Bonne nouvelle depuis Washington : le Temple Maçonnique Prince Hall situé sur U Street, au cœur de l’histoire afro-américaine de la capitale américaine, vient de conserver son statut d’exonération fiscale.
À l’heure où de nombreuses loges voient leurs temples centenaires vendus ou menacés, cette décision résonne comme une victoire patrimoniale et fraternelle.
Un lieu emblématique de la vie noire américaine

Construit entre 1922 et 1930, le temple occupe l’angle de la 10ᵉ Rue et de U Street. Bien plus qu’un bâtiment, il fut longtemps un centre culturel, social et économique de la communauté afro-américaine.
On y trouvait jadis un restaurant, un bowling, une salle de bal, des commerces, mais aussi des espaces de réunions fraternelles. U Street était alors surnommée le « Broadway noir », tant la vie y était vibrante.
Aujourd’hui encore, le temple demeure un repère vivant, témoin et acteur de cette histoire.
Une procédure administrative délicate
Récemment, les francs-maçons Prince Hall ont dû renouveler leur demande d’exonération fiscale, après avoir modifié le nom de leur organisation caritative.
Ce changement, en apparence mineur, aurait pu entraîner la perte du statut fiscal du bâtiment — avec des conséquences financières lourdes dans un quartier soumis à la gentrification et à la montée des prix fonciers.
Avec l’aide de la conseillère municipale Brianne Nadeau, la demande a été réexaminée puis validée par le Conseil du District de Columbia.
Le temple demeure donc propriété pleine et active de la fondation Prince Hall, sans charge fiscale immobilière supplémentaire.
Un rappel : Prince Hall, une histoire de résilience
La franc-maçonnerie Prince Hall naît au XVIIIᵉ siècle, lorsque Prince Hall, homme noir libre, reçoit les grades maçonniques à Boston, avant d’obtenir une charte de la Première Grande Loge d’Angleterre en 1787.
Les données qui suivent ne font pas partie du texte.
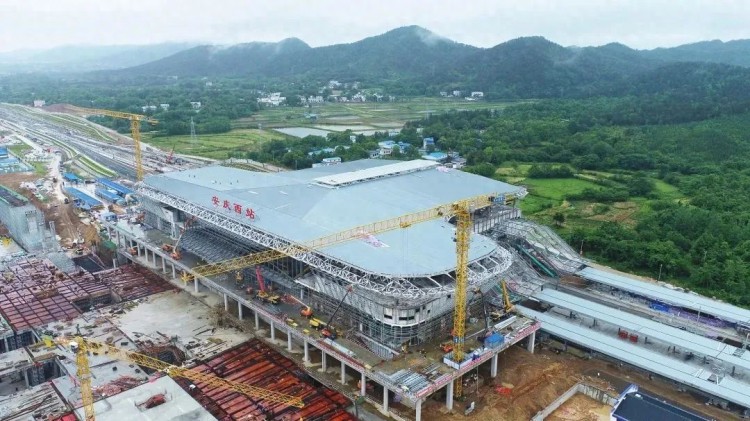 京港高铁重镇！安庆西站全面转入室内装修阶段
Faute d’avoir été reconnu par les loges blanches de l’époque, il fonde un réseau maçonnique autonome, dignement structuré, qui se déploiera dans tout le nord-est des États-Unis.
À Washington DC, la première loge Prince Hall naît en 1825, puis la Grande Loge Union en 1848.
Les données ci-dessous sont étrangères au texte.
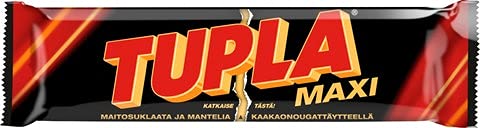 8 x 50g Tupla Maxi chocolate bar Schokoladenriegel Cloetta von Cloetta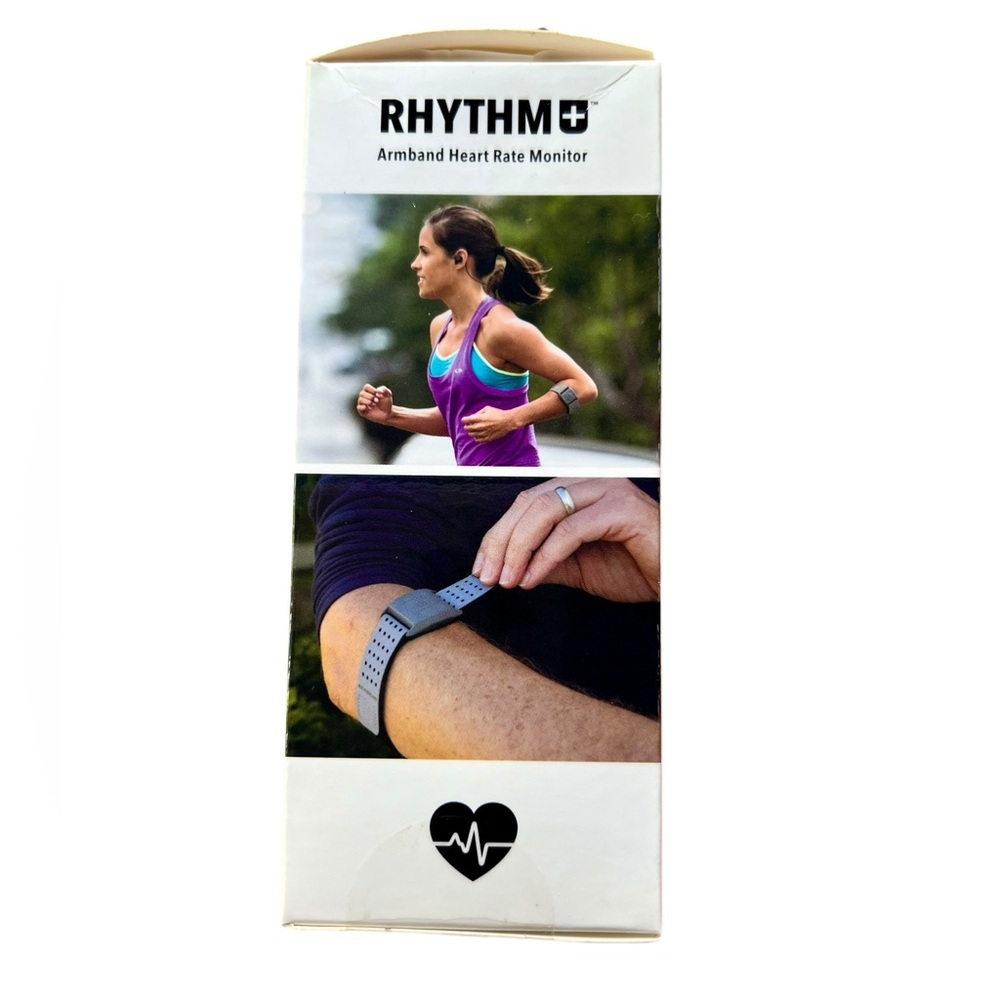 EUC - Scosche Rhythm+ Armband Heart Rate Monitor - Gray/Orange Band - Picture 5 of 6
En 1948, elle prend le nom qu’elle porte toujours :
Très Vénérable Grande Loge Prince Hall F&AM, affiliée à Prince Hall, District of Columbia.
Un modèle de préservation du patrimoine maçonnique
Cet épisode rappelle une réalité souvent méconnue :
- la préservation d’un temple
- n’est pas seulement une question de mémoire
- mais aussi de structure juridique et financière.
Aux États-Unis, les loges sont généralement des organisations 501(c)10 (exonérées d’impôt, mais sans déduction fiscale pour les donateurs).
Beaucoup créent à côté une fondation 501(c)3, dédiée au patrimoine, permettant aux dons d’être défiscalisés — à condition que le bâtiment conserve une dimension d’ouverture au public.
Ce modèle peut inspirer, en France, la création de fonds de dotation ou d’associations de sauvegarde, lorsque les temples ont une valeur historique, culturelle ou communautaire.
Ce qu’il faut retenir
- Le Temple Prince Hall est sauvegardé, dans sa fonction et son usage.
- Son rôle patrimonial et social est réaffirmé.
- Cette décision renforce l’importance de penser la préservation du bâti maçonnique avec lucidité et anticipation.
Référence
Article original : Christopher Hodapp (8 novembre 2025), complété d’informations issues de Black Enterprise.